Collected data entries
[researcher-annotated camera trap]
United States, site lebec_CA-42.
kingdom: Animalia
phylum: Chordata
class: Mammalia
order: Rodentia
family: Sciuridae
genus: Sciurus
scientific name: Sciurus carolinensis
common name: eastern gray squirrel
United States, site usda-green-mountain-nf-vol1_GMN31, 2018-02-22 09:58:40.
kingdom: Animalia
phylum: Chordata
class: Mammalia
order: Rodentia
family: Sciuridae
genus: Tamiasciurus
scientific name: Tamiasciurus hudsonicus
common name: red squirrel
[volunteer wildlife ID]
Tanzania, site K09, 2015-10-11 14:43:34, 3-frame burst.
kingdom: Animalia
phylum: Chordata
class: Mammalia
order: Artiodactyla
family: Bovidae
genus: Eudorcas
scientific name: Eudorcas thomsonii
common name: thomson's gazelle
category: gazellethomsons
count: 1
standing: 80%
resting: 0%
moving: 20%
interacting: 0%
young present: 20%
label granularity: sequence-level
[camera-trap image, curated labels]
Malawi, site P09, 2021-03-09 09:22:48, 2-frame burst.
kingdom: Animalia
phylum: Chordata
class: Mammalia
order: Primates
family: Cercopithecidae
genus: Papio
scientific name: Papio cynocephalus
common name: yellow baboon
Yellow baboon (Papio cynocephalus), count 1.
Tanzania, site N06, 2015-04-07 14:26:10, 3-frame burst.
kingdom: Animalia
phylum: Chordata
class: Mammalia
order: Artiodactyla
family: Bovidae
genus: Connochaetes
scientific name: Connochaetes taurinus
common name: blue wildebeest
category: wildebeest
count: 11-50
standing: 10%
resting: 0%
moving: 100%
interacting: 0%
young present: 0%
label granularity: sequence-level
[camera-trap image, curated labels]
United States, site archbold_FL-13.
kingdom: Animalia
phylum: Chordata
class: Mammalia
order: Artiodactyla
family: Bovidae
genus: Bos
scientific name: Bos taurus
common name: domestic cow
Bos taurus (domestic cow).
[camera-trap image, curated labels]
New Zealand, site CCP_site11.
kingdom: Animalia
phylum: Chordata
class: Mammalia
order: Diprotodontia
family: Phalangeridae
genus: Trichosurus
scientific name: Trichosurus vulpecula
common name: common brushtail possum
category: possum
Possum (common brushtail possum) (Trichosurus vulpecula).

**Required action**
Go through the entries above and reproduce each one exactly.

**Answer section**
[researcher-annotated camera trap]
United States, site lebec_CA-42.
kingdom: Animalia
phylum: Chordata
class: Mammalia
order: Rodentia
family: Sciuridae
genus: Sciurus
scientific name: Sciurus carolinensis
common name: eastern gray squirrel
United States, site usda-green-mountain-nf-vol1_GMN31, 2018-02-22 09:58:40.
kingdom: Animalia
phylum: Chordata
class: Mammalia
order: Rodentia
family: Sciuridae
genus: Tamiasciurus
scientific name: Tamiasciurus hudsonicus
common name: red squirrel
[volunteer wildlife ID]
Tanzania, site K09, 2015-10-11 14:43:34, 3-frame burst.
kingdom: Animalia
phylum: Chordata
class: Mammalia
order: Artiodactyla
family: Bovidae
genus: Eudorcas
scientific name: Eudorcas thomsonii
common name: thomson's gazelle
category: gazellethomsons
count: 1
standing: 80%
resting: 0%
moving: 20%
interacting: 0%
young present: 20%
label granularity: sequence-level
[camera-trap image, curated labels]
Malawi, site P09, 2021-03-09 09:22:48, 2-frame burst.
kingdom: Animalia
phylum: Chordata
class: Mammalia
order: Primates
family: Cercopithecidae
genus: Papio
scientific name: Papio cynocephalus
common name: yellow baboon
Yellow baboon (Papio cynocephalus), count 1.
Tanzania, site N06, 2015-04-07 14:26:10, 3-frame burst.
kingdom: Animalia
phylum: Chordata
class: Mammalia
order: Artiodactyla
family: Bovidae
genus: Connochaetes
scientific name: Connochaetes taurinus
common name: blue wildebeest
category: wildebeest
count: 11-50
standing: 10%
resting: 0%
moving: 100%
interacting: 0%
young present: 0%
label granularity: sequence-level
[camera-trap image, curated labels]
United States, site archbold_FL-13.
kingdom: Animalia
phylum: Chordata
class: Mammalia
order: Artiodactyla
family: Bovidae
genus: Bos
scientific name: Bos taurus
common name: domestic cow
Bos taurus (domestic cow).
[camera-trap image, curated labels]
New Zealand, site CCP_site11.
kingdom: Animalia
phylum: Chordata
class: Mammalia
order: Diprotodontia
family: Phalangeridae
genus: Trichosurus
scientific name: Trichosurus vulpecula
common name: common brushtail possum
category: possum
Possum (common brushtail possum) (Trichosurus vulpecula).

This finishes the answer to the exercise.